Xreal Inc., a Chinese pioneer in smart glasses, is suing Viture Inc. for patent infringement in the US, arguing its rival has unfairly capitalized on Xreal’s extensive research and investment in the segment.

A pair of smart glasses – Bloomberg

The lawsuit, filed Thursday in federal court in eastern Texas, accuses San Francisco-founded Viture of unlawfully incorporating Xreal’s patented inventions into smart glasses such as the Luma Pro, Luma Ultra, and a high-end pair called The Beast.

Both Xreal and Viture manufacture augmented reality, or AR, glasses that plug into devices like smartphones and laptops, offering viewers a large virtual display for watching movies or handling productivity tasks. Technical specifications like display resolution and field of view- the size of the augmented world you can see at any given time- are often very similar between the two brands. 

Their US legal battle comes ahead of what is expected to be a pivotal moment for the segment, with Apple Inc. expected to make its category debut as soon as this year, Bloomberg has reported.

Xreal holds over 800 patent and patent applications worldwide, including dozens in the US and Europe, it said in a statement Thursday announcing the lawsuit. “By comparison, Viture owns approximately or fewer than 70 patent and patent applications globally, with none in the United States or Europe,” it added. 

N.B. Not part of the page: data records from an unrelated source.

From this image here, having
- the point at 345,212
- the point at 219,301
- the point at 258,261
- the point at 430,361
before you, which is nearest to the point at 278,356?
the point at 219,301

“The lawsuit is not merely about enforcing a single patent,” Xreal said in the statement. “It is about stopping a pattern of intellectual property infringement that undermines the integrity of innovation and endangers continued technological development in this industry.”

Xreal holds more global market share than Viture in the AR eyewear category, according to research firm IDC. But both companies lag far behind Meta Platforms Inc., which has come the closest to mainstream success with its Ray-Ban line of smart glasses.

At the CES technology trade show earlier this month, Xreal unveiled a new entry-level pair of glasses and a co-branded set of glasses developed with Taiwan’s Asustek Computer Inc. It also announced that it’s extending a partnership with Alphabet Inc.’s Google.

Xreal said in the statement that these and other collaborators are “owed confidence that their co-developed products will not also be threatened by infringers attempting to benefit from infringement or undermined by unauthorized usage of IP.”